** TASK OBJECTIVE **
From the listing below, output only the lines starting at the line that has "7 Ιατροτεχνολογικά προϊόντα" and ending at the line that has "Τεστ γονιμοποίησης", exactly as they appear, ends included.

*** Begin section ***

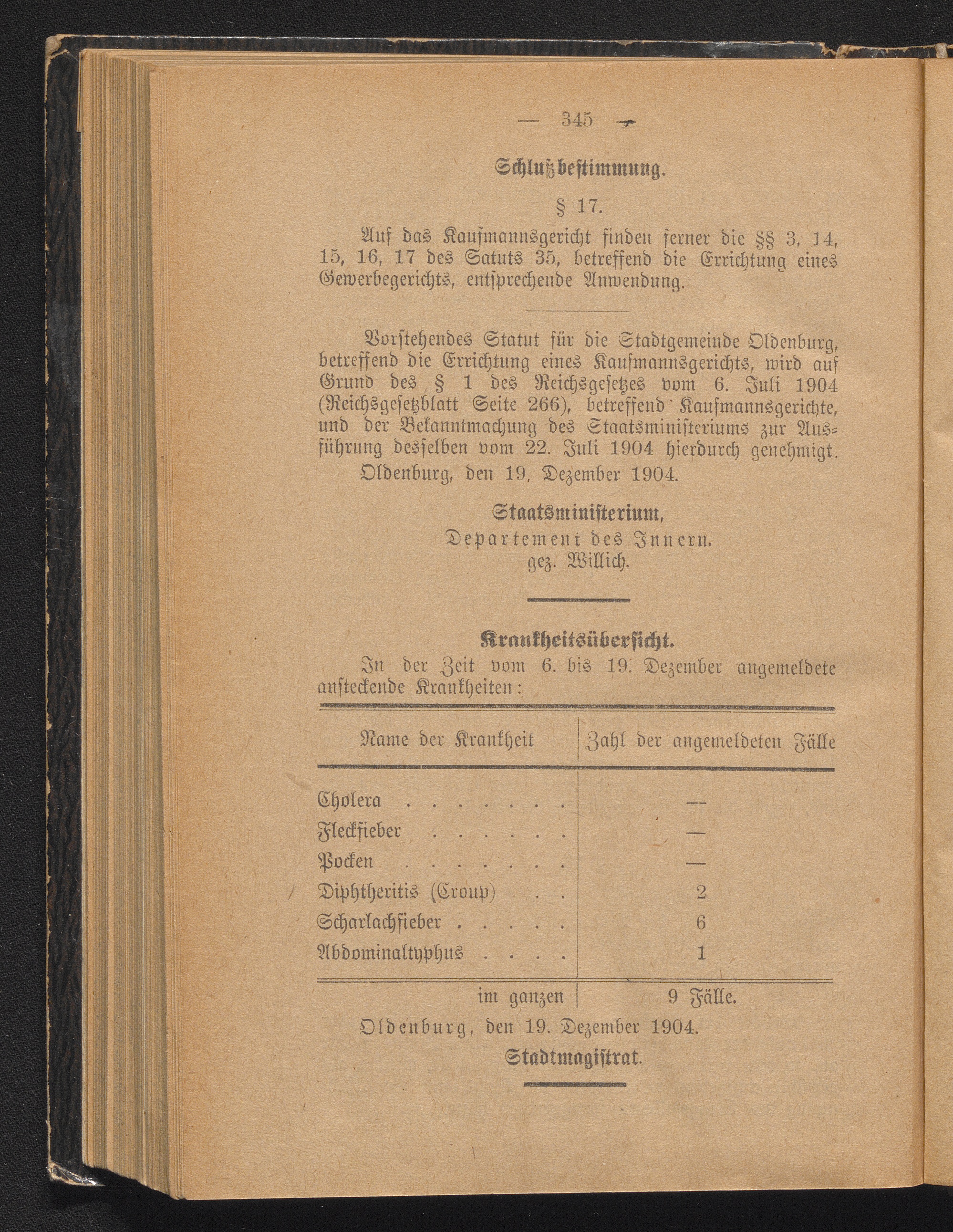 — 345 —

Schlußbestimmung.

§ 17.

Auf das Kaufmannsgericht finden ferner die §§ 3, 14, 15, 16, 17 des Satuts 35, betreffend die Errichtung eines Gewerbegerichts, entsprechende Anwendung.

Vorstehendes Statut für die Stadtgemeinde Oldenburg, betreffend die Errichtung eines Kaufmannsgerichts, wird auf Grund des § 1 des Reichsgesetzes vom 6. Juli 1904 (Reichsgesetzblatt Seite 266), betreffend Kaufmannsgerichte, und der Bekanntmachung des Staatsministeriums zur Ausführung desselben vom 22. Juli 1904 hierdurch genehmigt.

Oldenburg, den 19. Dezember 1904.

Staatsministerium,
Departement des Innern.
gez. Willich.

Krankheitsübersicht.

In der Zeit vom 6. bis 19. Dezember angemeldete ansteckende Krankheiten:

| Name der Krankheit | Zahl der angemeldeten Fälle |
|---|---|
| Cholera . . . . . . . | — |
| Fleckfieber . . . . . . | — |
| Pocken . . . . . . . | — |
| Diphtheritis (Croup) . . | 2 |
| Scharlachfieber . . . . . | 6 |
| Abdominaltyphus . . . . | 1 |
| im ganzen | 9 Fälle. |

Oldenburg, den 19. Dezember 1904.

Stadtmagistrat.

*** End section ***
*** Begin section ***

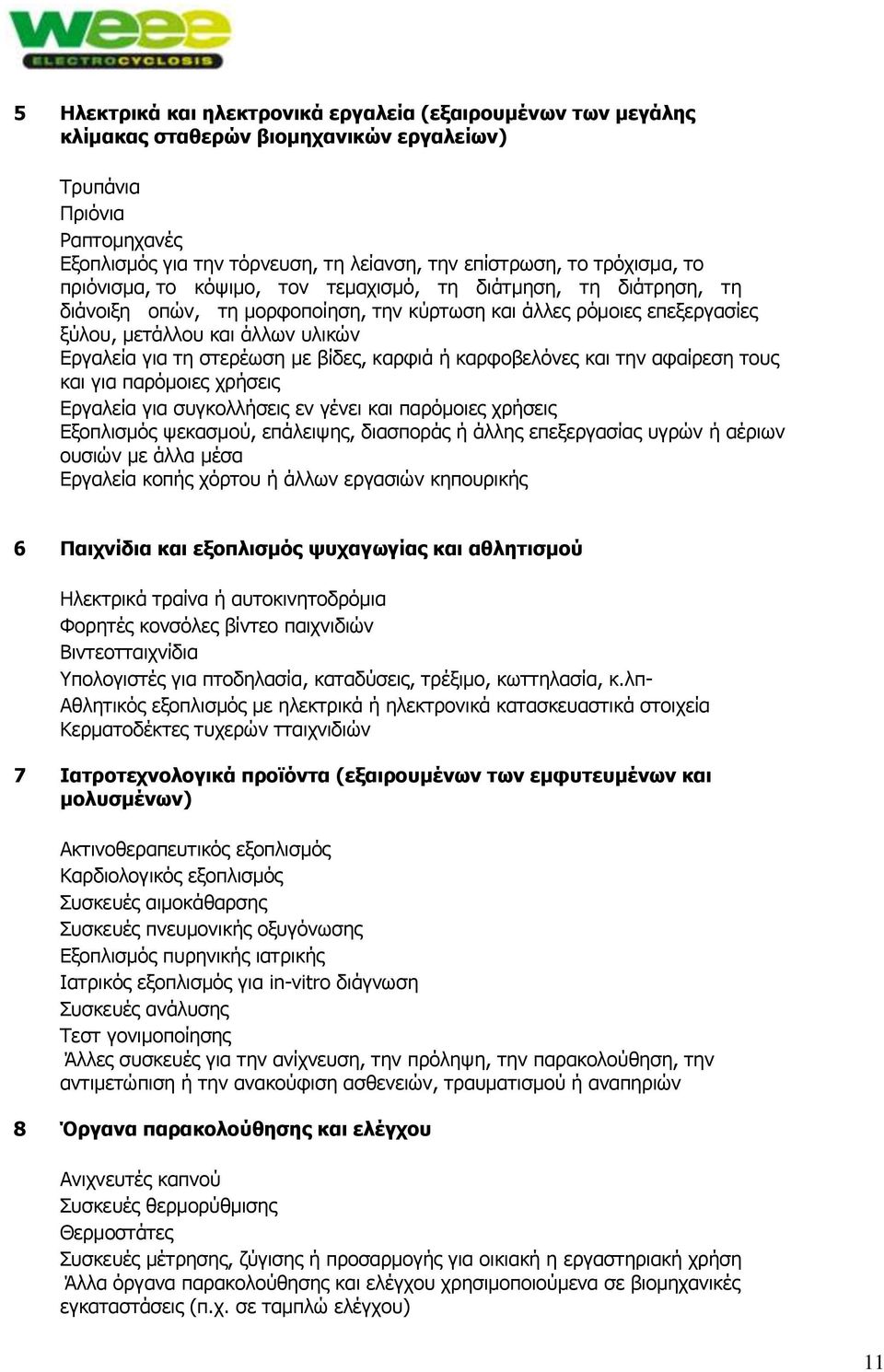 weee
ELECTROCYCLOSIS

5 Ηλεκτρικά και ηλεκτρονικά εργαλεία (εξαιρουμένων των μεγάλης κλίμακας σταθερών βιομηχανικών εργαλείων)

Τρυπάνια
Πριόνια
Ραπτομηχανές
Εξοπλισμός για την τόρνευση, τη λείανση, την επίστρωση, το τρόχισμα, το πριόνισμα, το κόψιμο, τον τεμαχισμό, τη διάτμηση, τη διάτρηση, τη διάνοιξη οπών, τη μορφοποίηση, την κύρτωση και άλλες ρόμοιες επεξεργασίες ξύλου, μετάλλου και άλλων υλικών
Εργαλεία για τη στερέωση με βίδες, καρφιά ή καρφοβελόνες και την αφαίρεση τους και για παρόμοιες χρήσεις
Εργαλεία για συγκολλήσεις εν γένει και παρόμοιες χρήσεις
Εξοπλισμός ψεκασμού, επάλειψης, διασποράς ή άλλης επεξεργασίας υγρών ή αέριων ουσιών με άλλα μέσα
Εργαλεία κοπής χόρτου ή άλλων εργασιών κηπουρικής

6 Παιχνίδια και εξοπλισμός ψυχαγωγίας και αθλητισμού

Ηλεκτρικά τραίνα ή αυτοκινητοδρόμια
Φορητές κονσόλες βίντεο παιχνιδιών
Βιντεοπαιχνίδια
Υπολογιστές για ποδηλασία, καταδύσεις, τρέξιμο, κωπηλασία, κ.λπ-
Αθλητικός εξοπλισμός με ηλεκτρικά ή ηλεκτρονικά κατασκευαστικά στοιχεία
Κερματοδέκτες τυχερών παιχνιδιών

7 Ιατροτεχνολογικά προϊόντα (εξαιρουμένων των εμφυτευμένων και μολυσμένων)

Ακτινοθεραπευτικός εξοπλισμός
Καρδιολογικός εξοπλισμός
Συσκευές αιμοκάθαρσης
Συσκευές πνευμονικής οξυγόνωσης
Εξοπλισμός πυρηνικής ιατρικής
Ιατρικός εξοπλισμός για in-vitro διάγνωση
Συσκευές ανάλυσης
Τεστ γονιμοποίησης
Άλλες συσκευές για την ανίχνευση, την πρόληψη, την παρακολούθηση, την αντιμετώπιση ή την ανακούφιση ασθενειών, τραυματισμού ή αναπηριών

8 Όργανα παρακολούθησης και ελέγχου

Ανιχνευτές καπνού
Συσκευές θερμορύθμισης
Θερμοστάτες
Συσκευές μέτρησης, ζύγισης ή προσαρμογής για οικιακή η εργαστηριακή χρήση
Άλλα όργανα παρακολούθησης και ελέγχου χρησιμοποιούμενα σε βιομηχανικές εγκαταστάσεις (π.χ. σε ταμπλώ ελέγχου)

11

*** End section ***

** ANSWER TO THE EXERCISE **
7 Ιατροτεχνολογικά προϊόντα (εξαιρουμένων των εμφυτευμένων και μολυσμένων)

Ακτινοθεραπευτικός εξοπλισμός
Καρδιολογικός εξοπλισμός
Συσκευές αιμοκάθαρσης
Συσκευές πνευμονικής οξυγόνωσης
Εξοπλισμός πυρηνικής ιατρικής
Ιατρικός εξοπλισμός για in-vitro διάγνωση
Συσκευές ανάλυσης
Τεστ γονιμοποίησης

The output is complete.